Martha Stewart is one of America's most important housewives, with a successful empire that includes home goods, cookbooks, television and more. Because Stewart is known for her simple, delicious recipes, experiencing federal prison food was a shock to her senses.

“We had the worst coffee you could imagine,” she recalls in “Martha,” the bombastic Netflix documentary about her life and career. “I wasn't a coffee drinker anyway, but boy, that coffee was terrible. And the milk was terrible – everything was terrible.”

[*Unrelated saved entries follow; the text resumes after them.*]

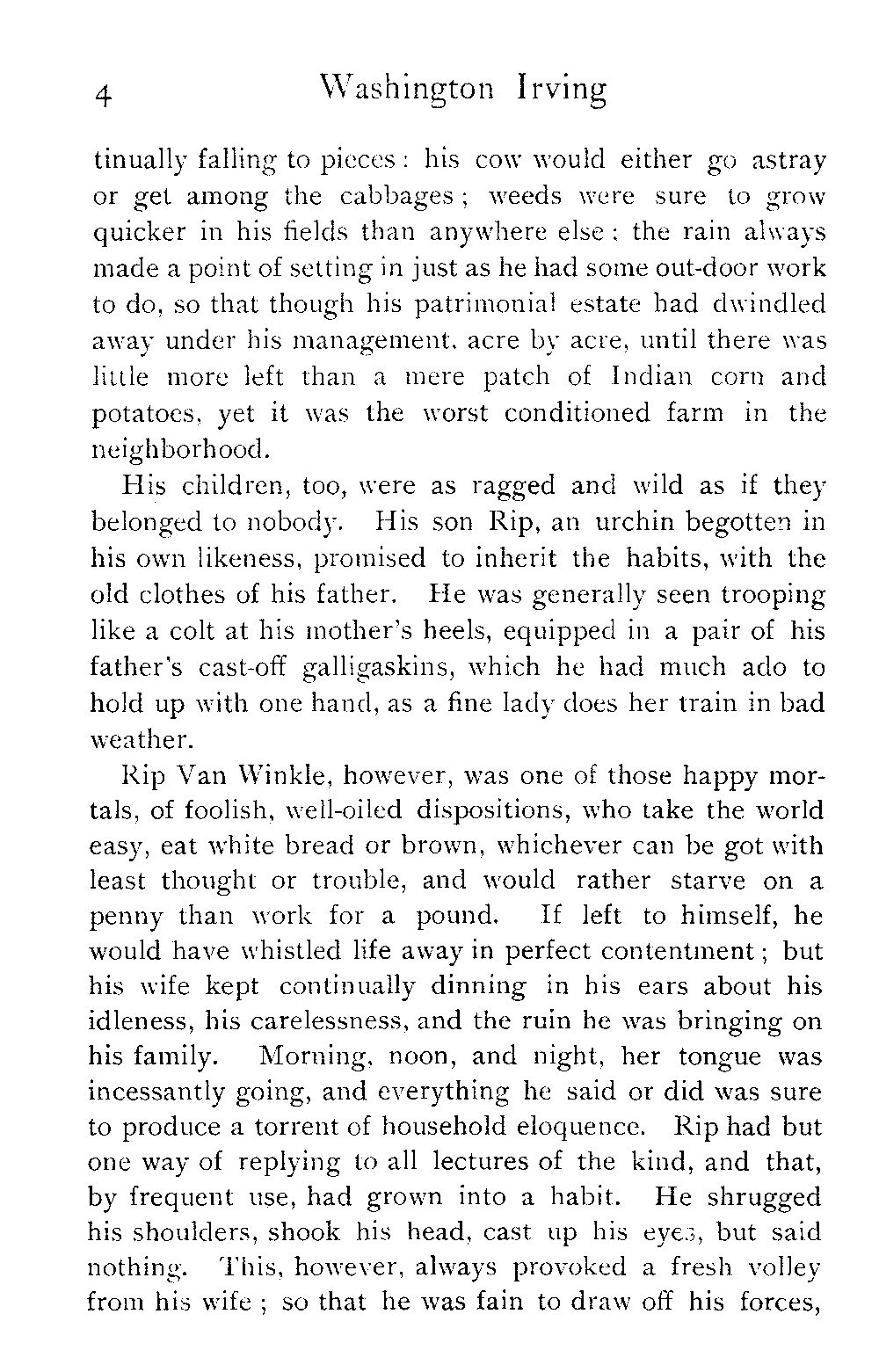 4 Washington Irving

tinually falling to pieces: his cow would either go astray or get among the cabbages; weeds were sure to grow quicker in his fields than anywhere else; the rain always made a point of setting in just as he had some out-door work to do, so that though his patrimonial estate had dwindled away under his management, acre by acre, until there was little more left than a mere patch of Indian corn and potatoes, yet it was the worst conditioned farm in the neighborhood.

His children, too, were as ragged and wild as if they belonged to nobody. His son Rip, an urchin begotten in his own likeness, promised to inherit the habits, with the old clothes of his father. He was generally seen trooping like a colt at his mother's heels, equipped in a pair of his father's cast-off galligaskins, which he had much ado to hold up with one hand, as a fine lady does her train in bad weather.

Rip Van Winkle, however, was one of those happy mortals, of foolish, well-oiled dispositions, who take the world easy, eat white bread or brown, whichever can be got with least thought or trouble, and would rather starve on a penny than work for a pound. If left to himself, he would have whistled life away in perfect contentment; but his wife kept continually dinning in his ears about his idleness, his carelessness, and the ruin he was bringing on his family. Morning, noon, and night, her tongue was incessantly going, and everything he said or did was sure to produce a torrent of household eloquence. Rip had but one way of replying to all lectures of the kind, and that, by frequent use, had grown into a habit. He shrugged his shoulders, shook his head, cast up his eyes, but said nothing. This, however, always provoked a fresh volley from his wife; so that he was fain to draw off his forces,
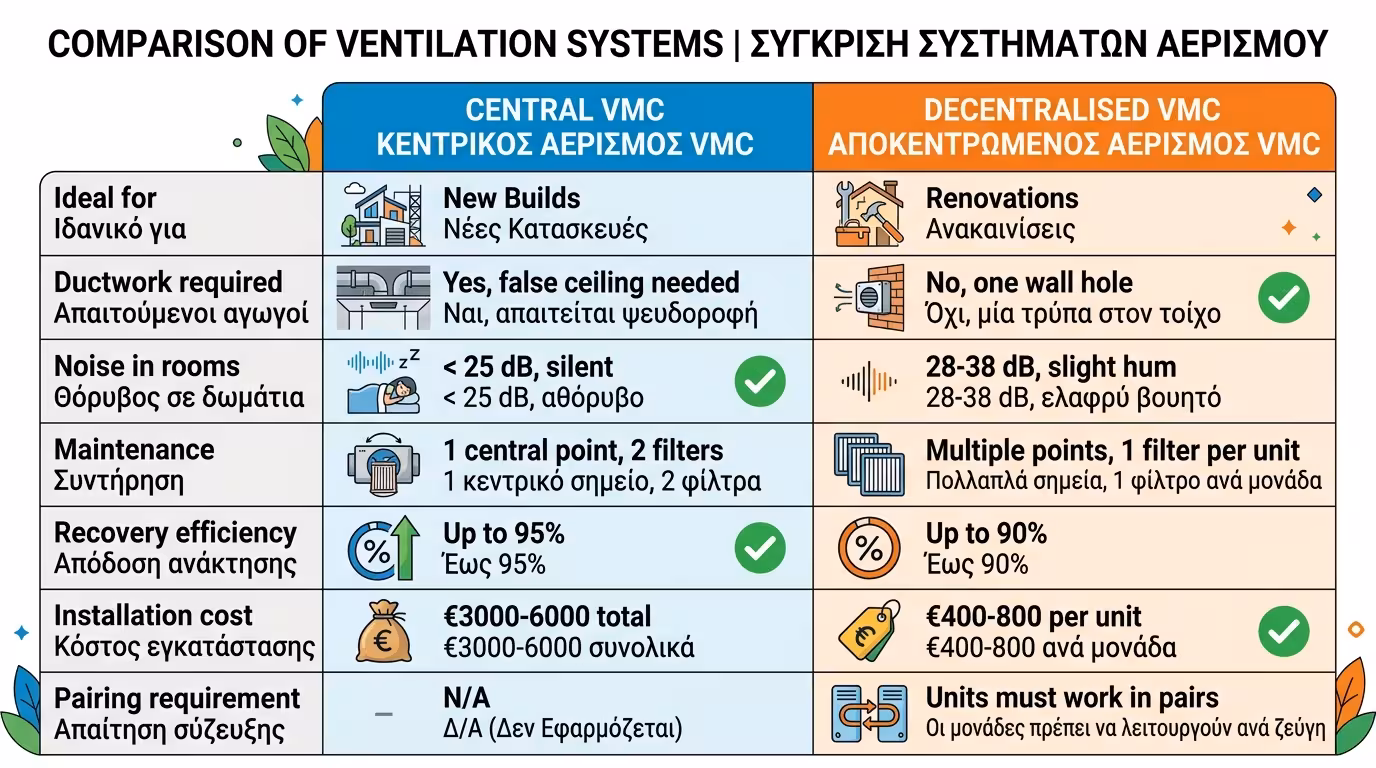 COMPARISON OF VENTILATION SYSTEMS | ΣΥΓΚΡΙΣΗ ΣΥΣΤΗΜΑΤΩΝ ΑΕΡΙΣΜΟΥ

| | CENTRAL VMC ΚΕΝΤΡΙΚΟΣ ΑΕΡΙΣΜΟΣ VMC | DECENTRALISED VMC ΑΠΟΚΕΝΤΡΩΜΕΝΟΣ ΑΕΡΙΣΜΟΣ VMC |
|---|---|---|
| Ideal for Ιδανικό για | New Builds Νέες Κατασκευές | Renovations Ανακαινίσεις |
| Ductwork required Απαιτούμενοι αγωγοί | Yes, false ceiling needed Ναι, απαιτείται ψευδοροφή | No, one wall hole Όχι, μία τρύπα στον τοίχο |
| Noise in rooms Θόρυβος σε δωμάτια | < 25 dB, silent < 25 dB, αθόρυβο | 28-38 dB, slight hum 28-38 dB, ελαφρύ βουητό |
| Maintenance Συντήρηση | 1 central point, 2 filters 1 κεντρικό σημείο, 2 φίλτρα | Multiple points, 1 filter per unit Πολλαπλά σημεία, 1 φίλτρο ανά μονάδα |
| Recovery efficiency Απόδοση ανάκτησης | Up to 95% Έως 95% | Up to 90% Έως 90% |
| Installation cost Κόστος εγκατάστασης | €3000-6000 total €3000-6000 συνολικά | €400-800 per unit €400-800 ανά μονάδα |
| Pairing requirement Απαίτηση σύζευξης | N/A Δ/Α (Δεν Εφαρμόζεται) | Units must work in pairs Οι μονάδες πρέπει να λειτουργούν ανά ζεύγη |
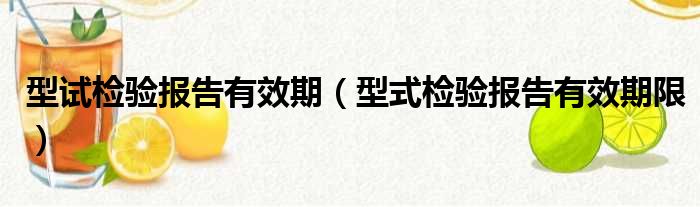 型试检验报告有效期（型式检验报告有效期限）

In 2004, Stewart served five months at the federal prison camp in Alderson, West Virginia, after being found guilty of obstruction of justice in an insider trading case, followed by another five months of house arrest. Stewart's verdict was big news at the time – America's most famous housewife was serving federally. “Bringing me here is a joke,” Stewart wrote on the second day of her prison diary, “and everyone seems to know it.”

Read more: The history of cornflakes is even worse than you knew

“Very poor quality… Nothing pure”

Brown lentils and a slice of an unknown loaf on a plate with a spoon

Brown lentils and a slice of an unknown loaf on a plate with a spoon – Yingko/Getty Images

By the second day of her incarceration, Martha Stewart was already worried about the food in federal prison. As she revealed in her Netflix documentary Martha, she wrote in her diary: “What worries me is the very poor quality of food and the unavailability of fresh food as there are a lot of starches and a lot of carbohydrates and a lot of fatty foods . “No in everything.” When Stewart acknowledged her coffee at 7 a.m. that day, she put “coffee” in cringe-worthy quotation marks.

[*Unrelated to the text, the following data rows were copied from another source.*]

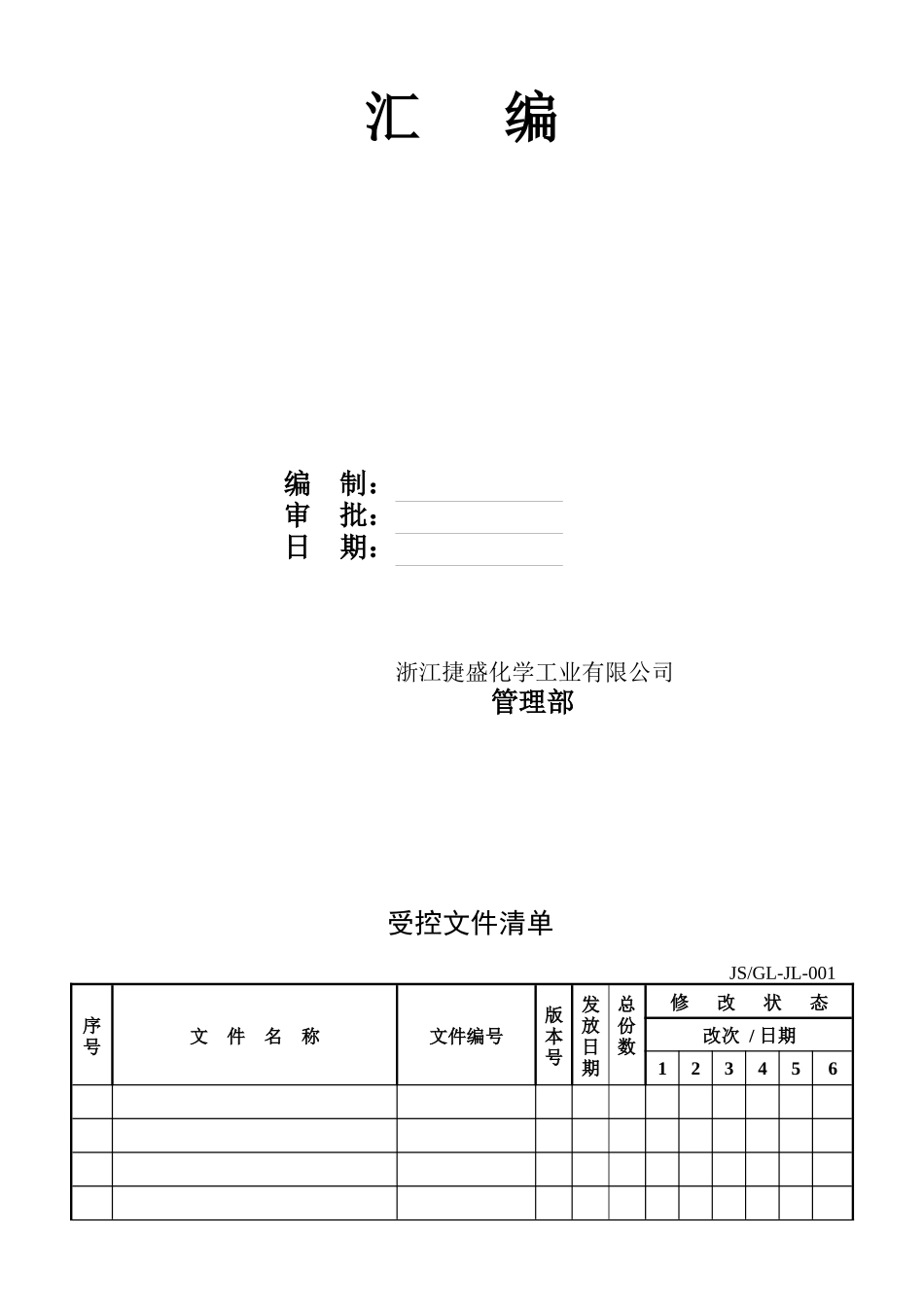 汇　　编

编　制：
审　批：
日　期：

浙江捷盛化学工业有限公司
管理部

受控文件清单

JS/GL-JL-001

| 序号 | 文　件　名　称 | 文件编号 | 版本号 | 发放日期 | 总份数 | 修　改　状　态 | | | | | |
|---|---|---|---|---|---|---|---|---|---|---|---|
| | | | | | | 改次 / 日期 | | | | | |
| | | | | | | 1 | 2 | 3 | 4 | 5 | 6 |
| | | | | | | | | | | | |
| | | | | | | | | | | | |
| | | | | | | | | | | | |
| | | | | | | | | | | | |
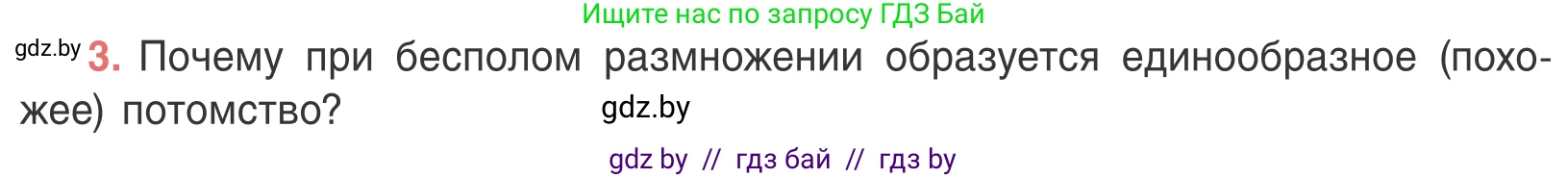 Ищите нас по запросу ГДЗ Бай

gdz.by 3. Почему при бесполом размножении образуется единообразное (похожее) потомство?

gdz.by

gdz by // гдз бай // гдз by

Unfortunately, the extremely poor quality of food that Stewart described 20 years ago is more or less the status quo for prison food today. Prison meals are notoriously unhealthy, sometimes even spoiled, moldy or rotten – not to mention disgusting in taste. The food served to detainees is primarily designed to be cheap, meaning it's high in refined carbohydrates, a lot of sugar and sodium, and not much else.

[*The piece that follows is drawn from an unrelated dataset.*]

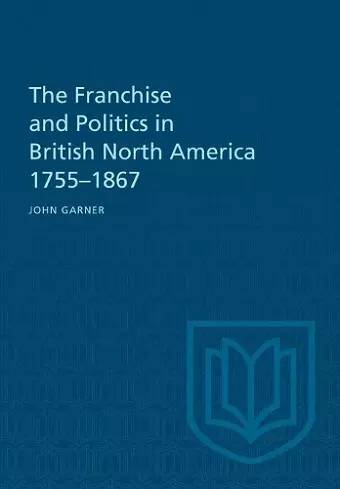 The Franchise and Politics in British North America 1755–1867

JOHN GARNER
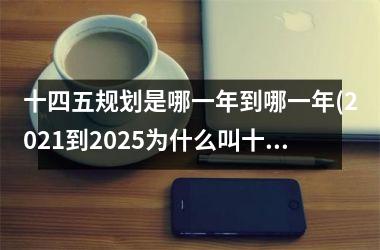 十四五规划是哪一年到哪一年(2021到2025为什么叫十...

Guards might respond that “Nutriloaf” contains many nutrients to ensure the health of inmates. The pale brown sludge, often made from whatever happens to be in the kitchen, is so unappetizing that it is sometimes served as punishment and leads to lawsuits for cruel and unusual treatment. However, courts generally found it constitutional to serve prisoners a dirt-flavored fruitcake from hell. We can only imagine how relieved Martha must have been when she returned to her kitchen.